Boyd's Co-partnership and Residence Business Directory of Philadelphia City
Author:
Publisher:
Published: 1900
Total Pages: 1944
ISBN-13:
DOWNLOAD EBOOKRead and Download eBook Full
Author:
Publisher:
Published: 1900
Total Pages: 1944
ISBN-13:
DOWNLOAD EBOOKAuthor:
Publisher:
Published: 1858
Total Pages: 1862
ISBN-13:
DOWNLOAD EBOOKAuthor: John Henry Hepp, IV
Publisher: University of Pennsylvania Press
Published: 2018-06-29
Total Pages: 289
ISBN-13: 0812204050
DOWNLOAD EBOOKThe classic historical interpretation of the late nineteenth and early twentieth centuries in America sees this period as a political search for order by the middle class, culminating in Progressive Era reforms. In The Middle-Class City, John Hepp examines transformations in everyday middle-class life in Philadelphia between 1876 and 1926 to discover the cultural roots of this search for order. By looking at complex relationships among members of that city's middle class and three largely bourgeois commercial institutions—newspapers, department stores, and railroads—Hepp finds that the men and women of the middle class consistently reordered their world along rational lines. According to Hepp, this period was rife with evidence of creative reorganization that served to mold middle-class life. The department store was more than just an expanded dry goods emporium; it was a middle-class haven of order in the heart of a frenetic city—an entirely new way of organizing merchandise for sale. Redesigned newspapers brought well-ordered news and entertainment to middle-class homes and also carried retail advertisements to entice consumers downtown via train and streetcar. The complex interiors of urban railroad stations reflected a rationalization of space, and rail schedules embodied the modernized specialization of standard time. In his fascinating investigation of similar patterns of behavior among commercial institutions, Hepp exposes an important intersection between the histories of the city and the middle class. In his careful reconstruction of this now vanished culture, Hepp examines a wide variety of sources, including diaries and memoirs left by middle-class women and men of the region. Following Philadelphians as they rode trains and trolleys, read newspapers, and shopped at department stores, he uses their accounts as individualized guidebooks to middle-class life in the metropolis. And through a creative use of photographs, floor plans, maps, and material culture, The Middle-Class City helps to reconstruct the physical settings of these enterprises and recreate everyday middle-class life, shedding new light on an underanalyzed historical group and the cultural history of twentieth-century America.
Author: George Morgan
Publisher:
Published: 1926
Total Pages: 632
ISBN-13:
DOWNLOAD EBOOKAuthor:
Publisher:
Published: 1898
Total Pages: 992
ISBN-13:
DOWNLOAD EBOOKAuthor: Library of Congress
Publisher:
Published: 1970
Total Pages: 712
ISBN-13:
DOWNLOAD EBOOKAuthor:
Publisher: The Library Company of Phil
Published: 1997
Total Pages: 52
ISBN-13: 9780914076926
DOWNLOAD EBOOKAuthor: R.R. Bowker Company.

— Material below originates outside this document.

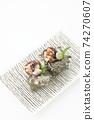 頭巾殼,方形盤子,鳥瞰圖,白色背景,字符空間的兩個生魚片 74270607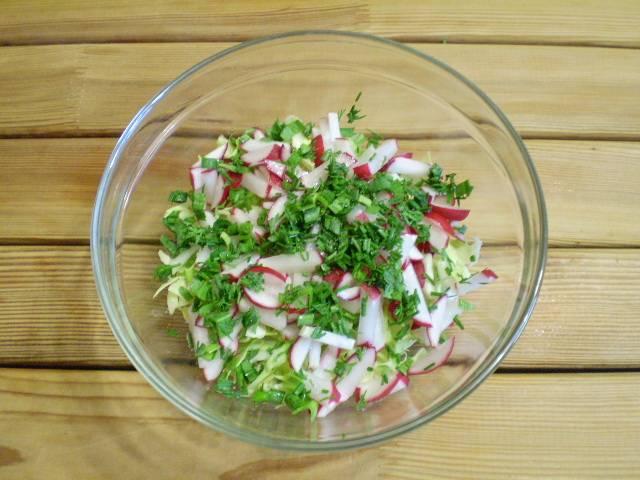6. Сложить все овощи в салатник и посолить. Перемешать.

Department of Bibliography
Publisher:
Published: 1980
Total Pages: 864
ISBN-13:
DOWNLOAD EBOOKAuthor: Library of Congress. Copyright Office
Publisher:
Published: 1901
Total Pages: 1472
ISBN-13:
DOWNLOAD EBOOKAuthor: Wendy A. Woloson
Publisher: JHU Press
Published: 2002-03-26
Total Pages: 308
ISBN-13: 9780801868764
DOWNLOAD EBOOKSugar became a social marker that established and reinforced class and gender differences."--BOOK JACKET.